Gegen das Risiko des alltäglichen Todes: Soziomaterielle Einflüsse auf den verwalterischen Umgang mit der kritischen Infrastruktur Stadtgrün
Abstract
Stadtgrün muss im Zuge der Klimawandelanpassung und des Klimaschutzes, insbesondere mit Bezug zur Debatte um nature based solutions, als (mehr als) kritische Infrastruktur angesehen werden. Es ist in Deutschland nicht nur durch Hitze- und Dürreperioden herausgefordert, sondern gleichzeitig kommen Verwaltungsstrukturen als Risikofaktor für sein Überleben hinzu.
Wer sich mit Transformationen im Bereich der Verwaltung beschäftigt, hört oftmals Argumente wie, Transformationsprozesse seien behindert durch renitente Bürger*innen älterer Semester, Stellenabbau innerhalb der Verwaltung bei gleichzeitiger Steigerung der Anzahl an Aufgaben von Ämtern, Ressourcenmangel, hohem Bürokratieaufwand und Ähnlichem. Demgegenüber steht die Verantwortung für den Erhalt, die Pflege und den Ausbau von Stadtgrün, das in der klimaresilienten Stadtgestaltung neue Relevanz erhält. Somit stellen sich die Fragen: Wie schaffen es die Verantwortlichen unter diesen Voraussetzungen, trotzdem für das Grün in der Stadt zu sorgen? Und wie schafft es das Stadtgrün selbst, in die Verwaltung hineinzuwirken?
Der Beitrag erläutert anhand ethnografischer Beispiele, wie Hitze u.a. über erhöhten Pflegeaufwand von sterbendem Stadtgrün Eingang in verwalterische Prozesse findet. Am Beispiel des Kasseler Stadtgrüns in den Hitzesommern 2018/19 wird das Zusammenwirken soziomaterieller Elemente in urbanen Transformationsprozessen gezeigt.

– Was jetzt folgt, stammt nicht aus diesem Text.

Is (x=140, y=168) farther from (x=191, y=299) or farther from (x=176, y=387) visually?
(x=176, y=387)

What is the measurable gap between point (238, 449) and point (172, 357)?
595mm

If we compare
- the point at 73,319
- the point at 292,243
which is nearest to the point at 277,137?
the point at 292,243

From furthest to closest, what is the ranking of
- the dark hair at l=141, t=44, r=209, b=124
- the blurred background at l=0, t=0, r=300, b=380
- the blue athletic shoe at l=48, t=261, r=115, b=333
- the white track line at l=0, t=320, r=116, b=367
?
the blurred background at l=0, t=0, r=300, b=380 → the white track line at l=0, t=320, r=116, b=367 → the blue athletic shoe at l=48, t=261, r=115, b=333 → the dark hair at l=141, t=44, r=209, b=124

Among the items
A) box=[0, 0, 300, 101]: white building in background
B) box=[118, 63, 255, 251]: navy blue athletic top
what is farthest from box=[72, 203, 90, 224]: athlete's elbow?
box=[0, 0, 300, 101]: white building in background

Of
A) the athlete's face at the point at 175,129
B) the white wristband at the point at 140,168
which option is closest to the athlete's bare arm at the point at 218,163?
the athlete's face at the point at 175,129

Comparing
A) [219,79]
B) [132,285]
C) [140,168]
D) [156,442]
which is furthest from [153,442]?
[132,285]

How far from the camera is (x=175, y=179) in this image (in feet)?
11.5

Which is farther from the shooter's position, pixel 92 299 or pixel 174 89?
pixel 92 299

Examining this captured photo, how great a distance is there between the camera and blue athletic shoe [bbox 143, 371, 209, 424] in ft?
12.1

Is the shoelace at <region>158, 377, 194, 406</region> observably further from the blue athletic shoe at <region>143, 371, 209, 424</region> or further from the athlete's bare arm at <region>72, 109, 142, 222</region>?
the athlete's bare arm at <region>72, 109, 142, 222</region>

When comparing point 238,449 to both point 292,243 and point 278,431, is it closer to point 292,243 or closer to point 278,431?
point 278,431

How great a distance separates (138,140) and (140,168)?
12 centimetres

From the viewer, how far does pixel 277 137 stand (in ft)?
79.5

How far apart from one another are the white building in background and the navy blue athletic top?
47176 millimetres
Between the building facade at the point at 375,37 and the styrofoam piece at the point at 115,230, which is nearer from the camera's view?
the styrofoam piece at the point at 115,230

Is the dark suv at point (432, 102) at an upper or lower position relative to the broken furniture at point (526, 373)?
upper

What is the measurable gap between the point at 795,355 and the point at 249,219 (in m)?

Nicht nur durch erhöhte Pflegekosten (induziert durch Extremwetterlagen), sondern auch durch die Anregung zu neuen, teils experimentellen, natürlichtechnischen Verflechtungen (z.B. automatisierte Bewässerungssysteme) sowie durch körperliche Aspekte wie spürbare Kühlung (z.B. in Frischluftschneisen) finden Hitze und Dürre Eingang in verwalterische Prozesse.
Das sichtbar sterbende Stadtgrün lässt die Verwaltung diese Extreme als Probleme verstehen, auf die sie einerseits reagiert, entlang denen sich andererseits aber auch neue Umgangsformen und Verflechtungen von Stadtgrün und Stadtverwaltung entfalten. Die Diskussion um die materielle Dimension von Stadtgrün ergänzt damit Lebensstil-Fragen und Debatten um historisch gewachsene Natur-Narrative oder Landschaftsästhetiken um eine weitere, konkret alltagspraktische Perspektive auf verwalterischer Ebene.